The BBC can reveal that there is something seriously wrong with the studies that proponents of ivermectin rely on.
The arguments:
- The proponents of ivermectin are "mostly anti-vaxxers".
Is that true or is that just an assumption? It is not only blackening by association but also an incorrect association. Campbell himself, as mentioned, is strongly pro-vax and he is definitely pro-ivermectin. [By the way, there are many indications that C19 vaccine hesitants are often not anti-vaxxers. That statement therefore needs proof.] - It is a medicine for horses. On social media, tips are even exchanged about human use of the version for animals. This ignores the fact that 3.7 billion doses have been given to people. [The journalists also don't seem to know that medicines often started out as veterinary medicines. Of course, people exchange tips among themselves because doctors a) are not allowed to prescribe it and b) many doctors consider the drug a scam.]
- The BBC first reveals that the researchers found 26 studies of which "more than a third contain major errors or signs of potential fraud." No substantiation is given for this either: it does not say which studies are involved! Apparently, there is not much to criticize about two-thirds of the studies. The BBC does not talk about that further.
- Then the BBC reports again that the researchers have evaluated almost all studies. So not 26 after all? [On https://c19ivermectin.com/ you see that there are more than 100. On https://ivmmeta.com/ only the 63 large Randomized Controlled Trials.]
- BBC does not provide any references, based on an article by a united Twitter group with the student as the main author.
- Campbell checks some claims but cannot find the corresponding studies or encounters a scientific debate about less essential details.
- Criticism of ivermectin side effects ignores the fact that 3.7 billion doses in humans showed exceptionally few side effects compared to other drugs, including, for example, the over-the-counter ibuprofen. Again, BBC refers to people who are forced to mess around with veterinary medicines themselves – which says nothing about the effect of the drug itself.
- The controversy that ivermectin evokes is cited again to put ivermectin in a bad light.
- An anecdote about a deceased Covid patient who performed her own ivermectin treatment at home should serve as tragic evidence to reinforce this. However, generalizing from the anecdotal is non-scientific thinking (inductive vs deductive).
According to student author Jack Lawrence - and BBC seems to agree - this leads to the conclusion that all reviews of large medical studies (meta-analyses of RCTs) carried out so far should be carried out again. This includes reviewing the individual patient data again, even after peer review. That means: every study involved, even if it has been peer reviewed, checks again down to the individual patient data.
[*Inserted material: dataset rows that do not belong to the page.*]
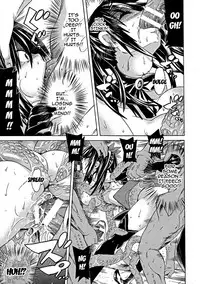 [Tendo Masae] Ochita Mesubuta-tachi - Ch.1-3 [English] {doujins.com}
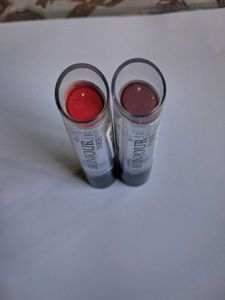 Bonjour Paris Lipsticks - Set of 2
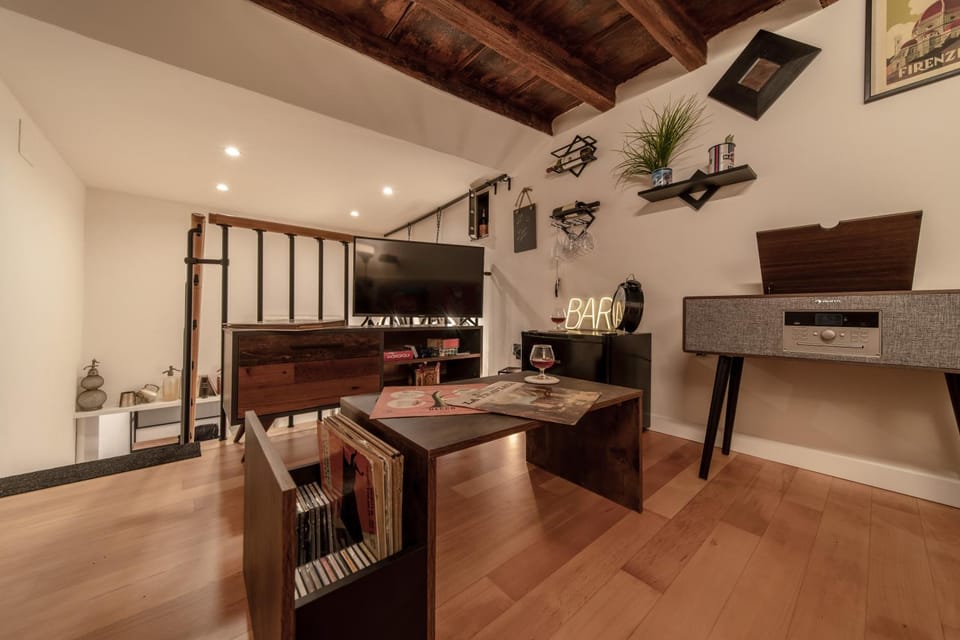 TV and multimedia, Living room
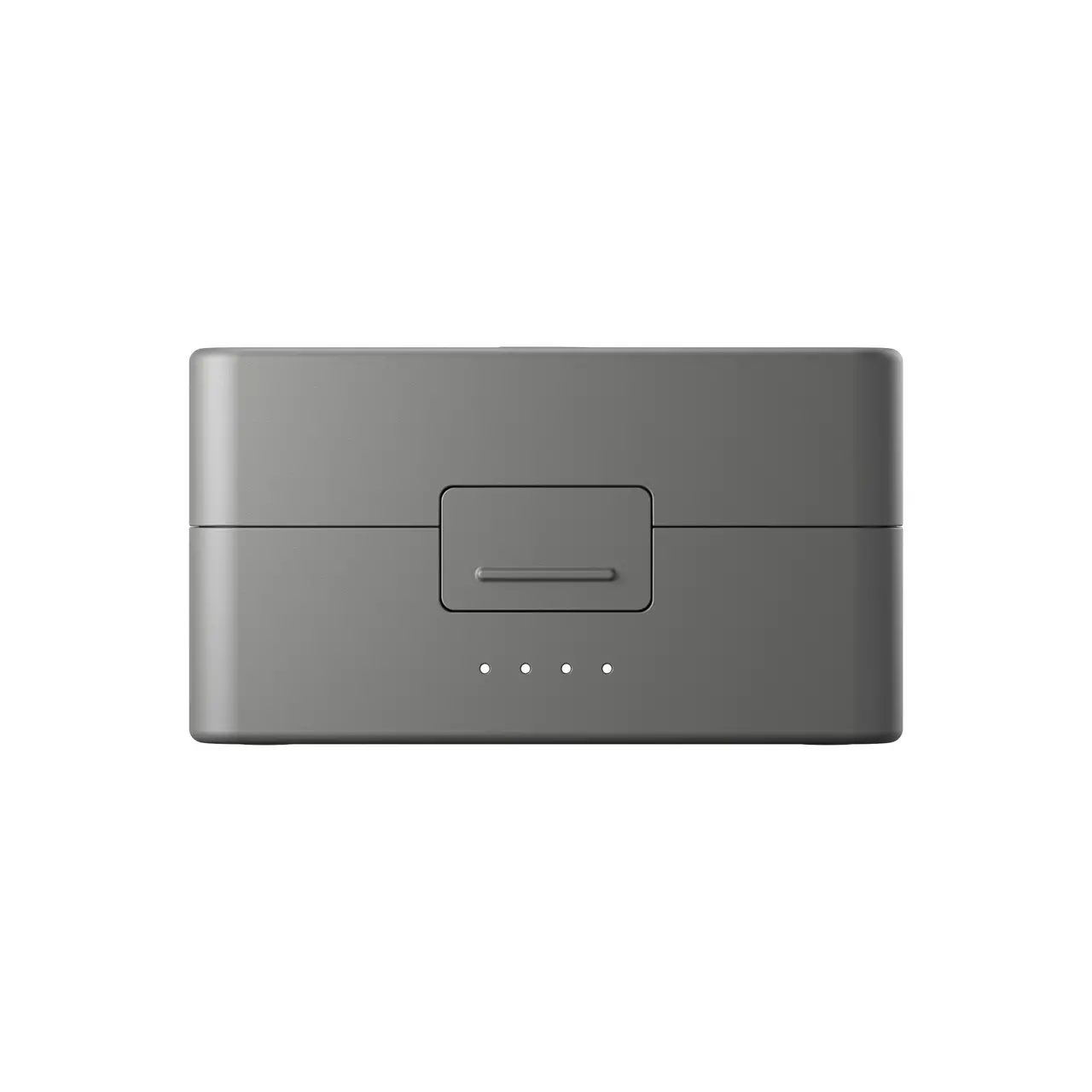 DJI Mic 3 (2 TX + 1 RX + Charging Case) — Closed charging case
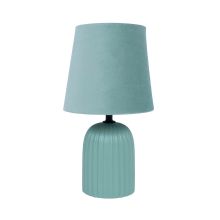 Table lamp EMILE H27.5cm, light green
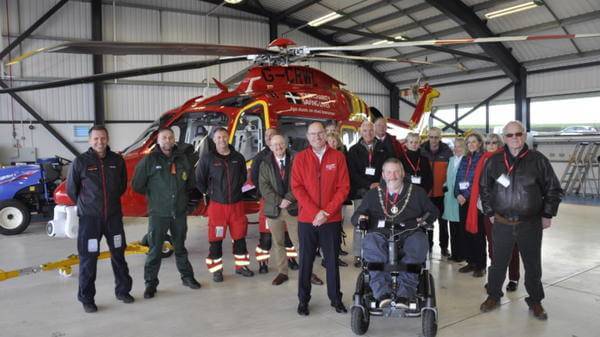 Cornwall Air Ambulance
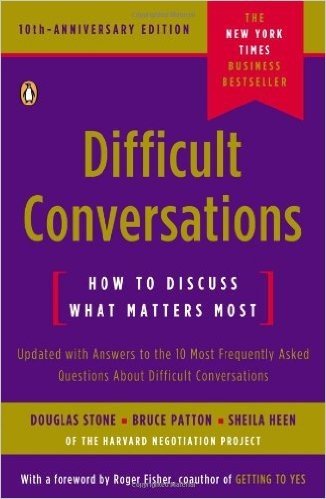 Difficult Conversations: How to Discuss What Matters Most baixar
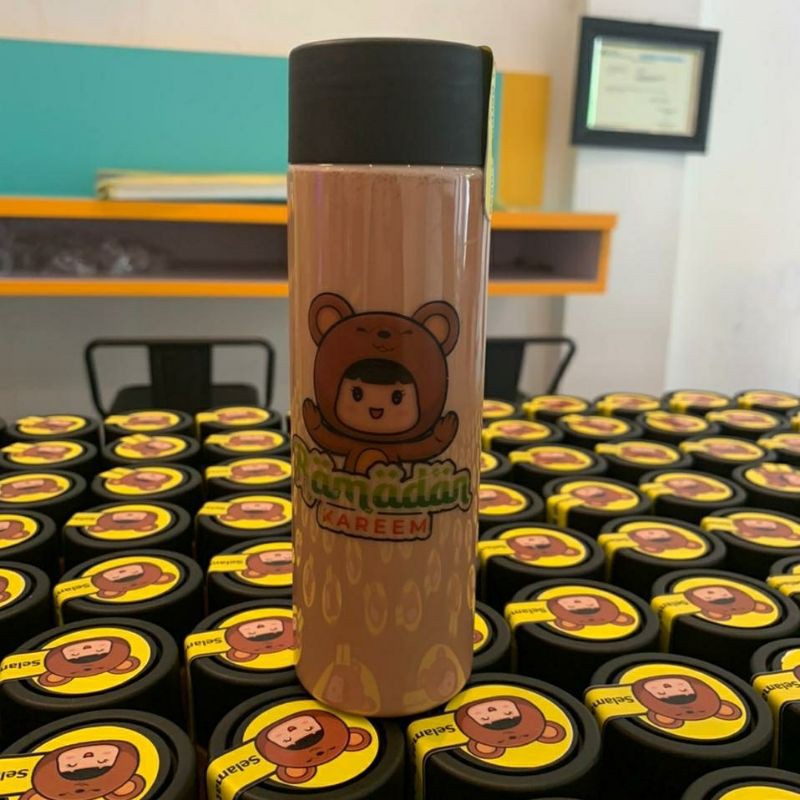 

BOTOL UNIK BOTOL CANTIK BOTOL BAGUS JP 250 ml BOTOL ELEGAN BOTOL PREMIUM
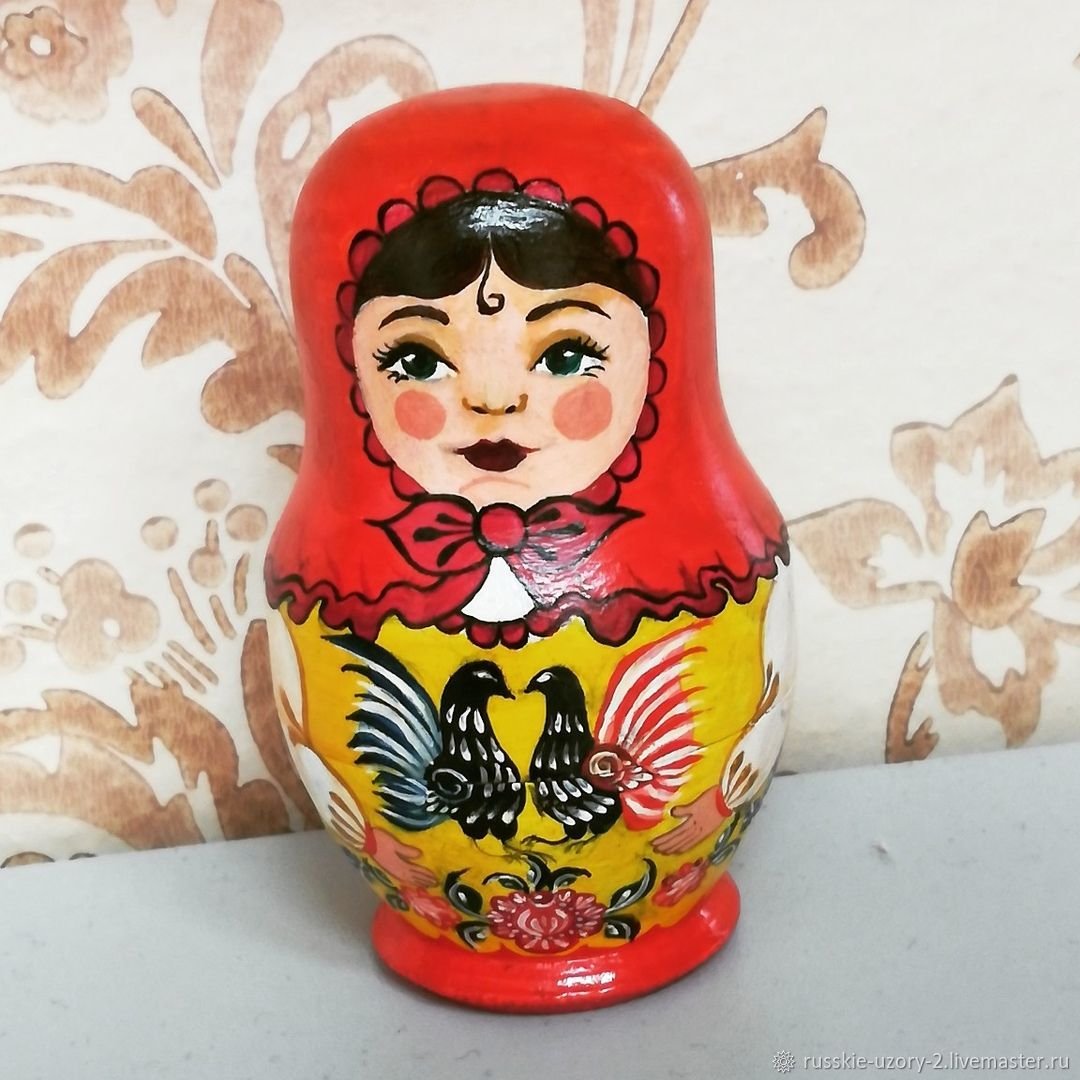 Городец Городец матрешки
The whole of medical science has to be turned upside down... Then you have to be prepared. However, there is no publication in which
Conclusion: The BBC cites unpublished evidence and thus disqualifies itself.
Dr. John Campbell then makes a case for the pharmacists, doctors and hospitals who have set up studies with limited budgets to make their point and points out https://ivmmeta.com, where only accepted studies are reviewed.
The discoverer of ivermectin, Satoshi Ömura, has asked Merck to investigate its effect on COVID-19 in a large, thorough Randomized Controlled Trial. Merck refused.